ENTRIES SHOWN:
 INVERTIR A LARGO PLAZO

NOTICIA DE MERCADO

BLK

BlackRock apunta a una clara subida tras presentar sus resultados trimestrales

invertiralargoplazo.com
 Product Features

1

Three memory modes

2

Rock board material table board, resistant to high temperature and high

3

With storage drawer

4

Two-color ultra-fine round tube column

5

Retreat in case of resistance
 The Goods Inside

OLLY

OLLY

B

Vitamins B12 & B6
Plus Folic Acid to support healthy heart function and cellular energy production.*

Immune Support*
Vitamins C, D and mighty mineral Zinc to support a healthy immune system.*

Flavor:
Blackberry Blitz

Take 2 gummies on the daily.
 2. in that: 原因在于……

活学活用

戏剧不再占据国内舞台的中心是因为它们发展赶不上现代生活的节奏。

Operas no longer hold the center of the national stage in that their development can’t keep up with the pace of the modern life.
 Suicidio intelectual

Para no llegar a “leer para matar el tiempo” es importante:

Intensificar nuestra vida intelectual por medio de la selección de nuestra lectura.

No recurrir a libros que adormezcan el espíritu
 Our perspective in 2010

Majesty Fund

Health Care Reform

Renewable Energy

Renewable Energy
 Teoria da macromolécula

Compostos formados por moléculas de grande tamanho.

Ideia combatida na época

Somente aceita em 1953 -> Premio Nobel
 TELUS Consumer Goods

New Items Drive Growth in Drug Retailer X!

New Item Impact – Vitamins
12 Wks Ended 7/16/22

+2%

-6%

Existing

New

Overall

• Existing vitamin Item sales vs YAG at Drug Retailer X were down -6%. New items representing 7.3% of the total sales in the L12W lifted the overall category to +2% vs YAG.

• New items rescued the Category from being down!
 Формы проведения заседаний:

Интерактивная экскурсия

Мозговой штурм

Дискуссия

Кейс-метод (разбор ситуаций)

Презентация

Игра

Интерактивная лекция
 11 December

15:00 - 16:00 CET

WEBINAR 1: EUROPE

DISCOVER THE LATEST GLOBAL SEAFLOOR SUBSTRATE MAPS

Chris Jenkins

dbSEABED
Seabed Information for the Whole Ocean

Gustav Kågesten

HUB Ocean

TO DO: When you come to the line containing "TELUS Consumer Goods", give it and stop; before that, repeat each line of the material exactly from the first one.

TASK ANSWER:
 INVERTIR A LARGO PLAZO

NOTICIA DE MERCADO

BLK

BlackRock apunta a una clara subida tras presentar sus resultados trimestrales

invertiralargoplazo.com
 Product Features

1

Three memory modes

2

Rock board material table board, resistant to high temperature and high

3

With storage drawer

4

Two-color ultra-fine round tube column

5

Retreat in case of resistance
 The Goods Inside

OLLY

OLLY

B

Vitamins B12 & B6
Plus Folic Acid to support healthy heart function and cellular energy production.*

Immune Support*
Vitamins C, D and mighty mineral Zinc to support a healthy immune system.*

Flavor:
Blackberry Blitz

Take 2 gummies on the daily.
 2. in that: 原因在于……

活学活用

戏剧不再占据国内舞台的中心是因为它们发展赶不上现代生活的节奏。

Operas no longer hold the center of the national stage in that their development can’t keep up with the pace of the modern life.
 Suicidio intelectual

Para no llegar a “leer para matar el tiempo” es importante:

Intensificar nuestra vida intelectual por medio de la selección de nuestra lectura.

No recurrir a libros que adormezcan el espíritu
 Our perspective in 2010

Majesty Fund

Health Care Reform

Renewable Energy

Renewable Energy
 Teoria da macromolécula

Compostos formados por moléculas de grande tamanho.

Ideia combatida na época

Somente aceita em 1953 -> Premio Nobel
 TELUS Consumer Goods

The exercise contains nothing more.